(Dataset entries)
※ ※ ※

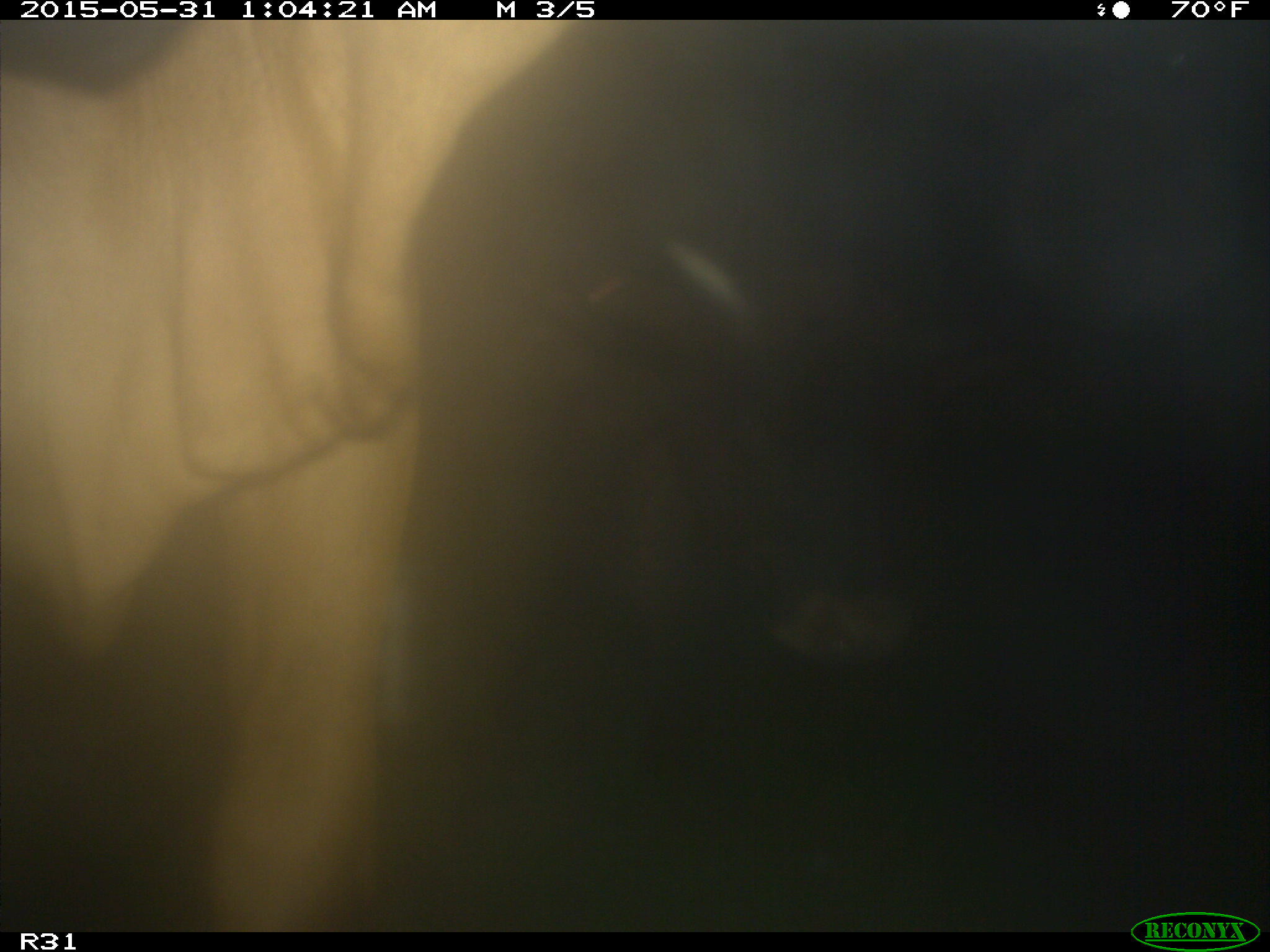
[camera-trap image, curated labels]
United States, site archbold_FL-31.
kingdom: Animalia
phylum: Chordata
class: Mammalia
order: Artiodactyla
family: Bovidae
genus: Bos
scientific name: Bos taurus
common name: domestic cow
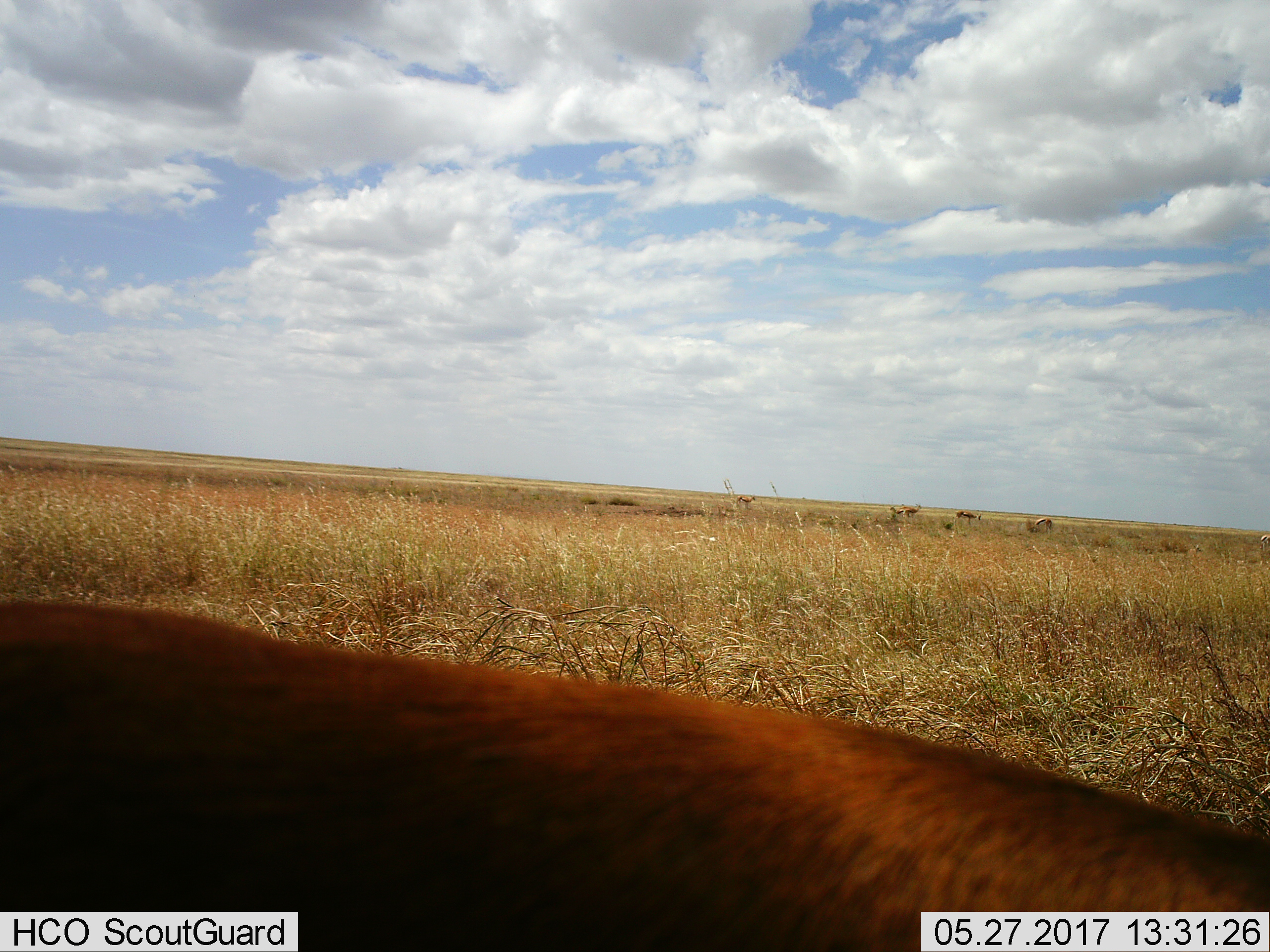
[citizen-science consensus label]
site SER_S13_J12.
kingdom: Animalia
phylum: Chordata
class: Mammalia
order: Artiodactyla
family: Bovidae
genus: Eudorcas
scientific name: Eudorcas thomsonii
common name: thomson's gazelle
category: gazellethomsons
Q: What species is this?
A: Gazellethomsons (thomson's gazelle) (Eudorcas thomsonii).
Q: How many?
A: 5.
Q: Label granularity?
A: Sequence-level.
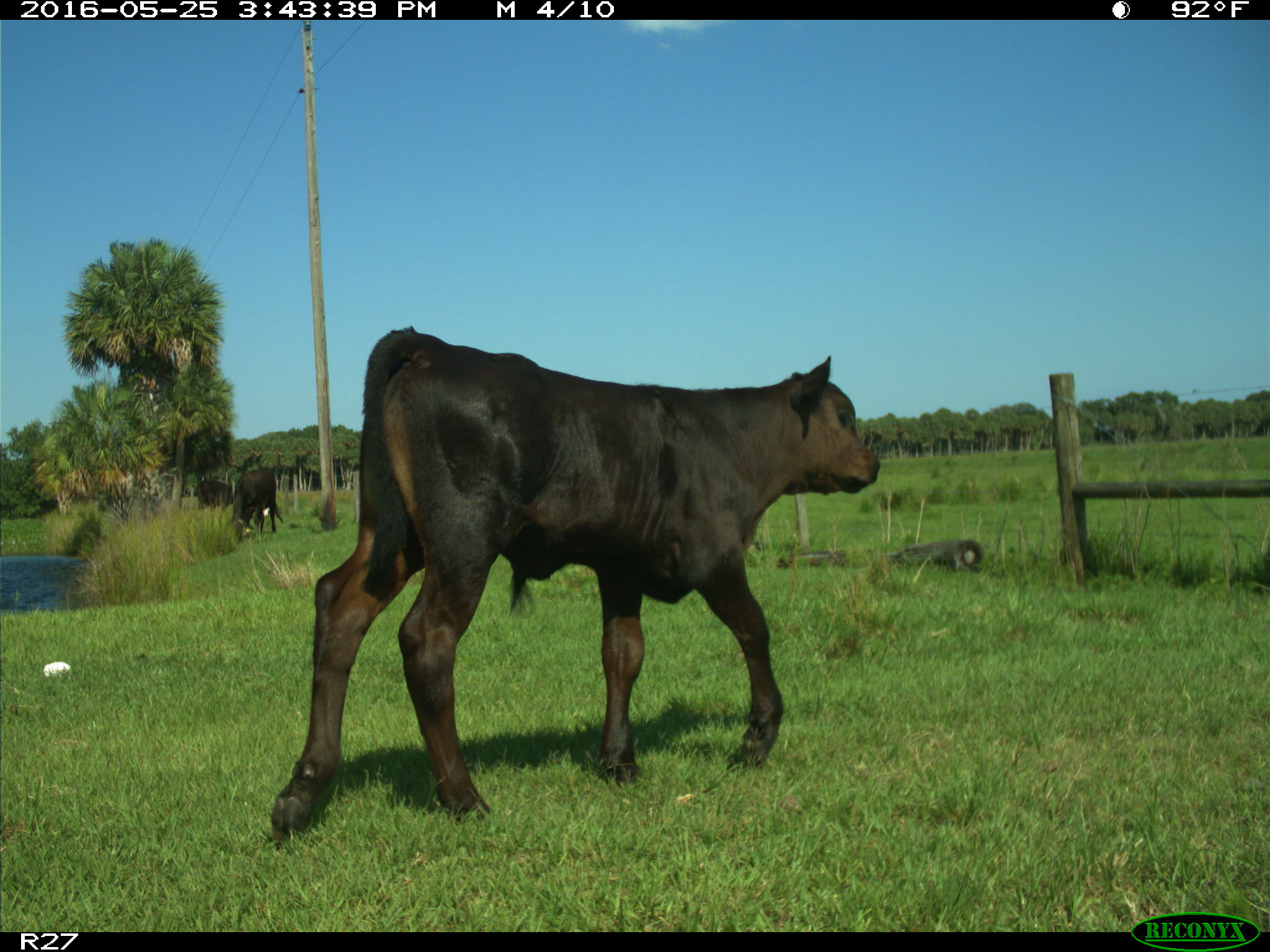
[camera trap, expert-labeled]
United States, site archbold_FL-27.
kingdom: Animalia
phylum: Chordata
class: Mammalia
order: Artiodactyla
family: Bovidae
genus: Bos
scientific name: Bos taurus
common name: domestic cow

※ ※ ※

- [WHAT YOU WILL DO]:
Above are the records; give them all again exactly, apart from the pictures.

- [RESPONSE AREA]:
[camera-trap image, curated labels]
United States, site archbold_FL-31.
kingdom: Animalia
phylum: Chordata
class: Mammalia
order: Artiodactyla
family: Bovidae
genus: Bos
scientific name: Bos taurus
common name: domestic cow
[citizen-science consensus label]
site SER_S13_J12.
kingdom: Animalia
phylum: Chordata
class: Mammalia
order: Artiodactyla
family: Bovidae
genus: Eudorcas
scientific name: Eudorcas thomsonii
common name: thomson's gazelle
category: gazellethomsons
Q: What species is this?
A: Gazellethomsons (thomson's gazelle) (Eudorcas thomsonii).
Q: How many?
A: 5.
Q: Label granularity?
A: Sequence-level.
[camera trap, expert-labeled]
United States, site archbold_FL-27.
kingdom: Animalia
phylum: Chordata
class: Mammalia
order: Artiodactyla
family: Bovidae
genus: Bos
scientific name: Bos taurus
common name: domestic cow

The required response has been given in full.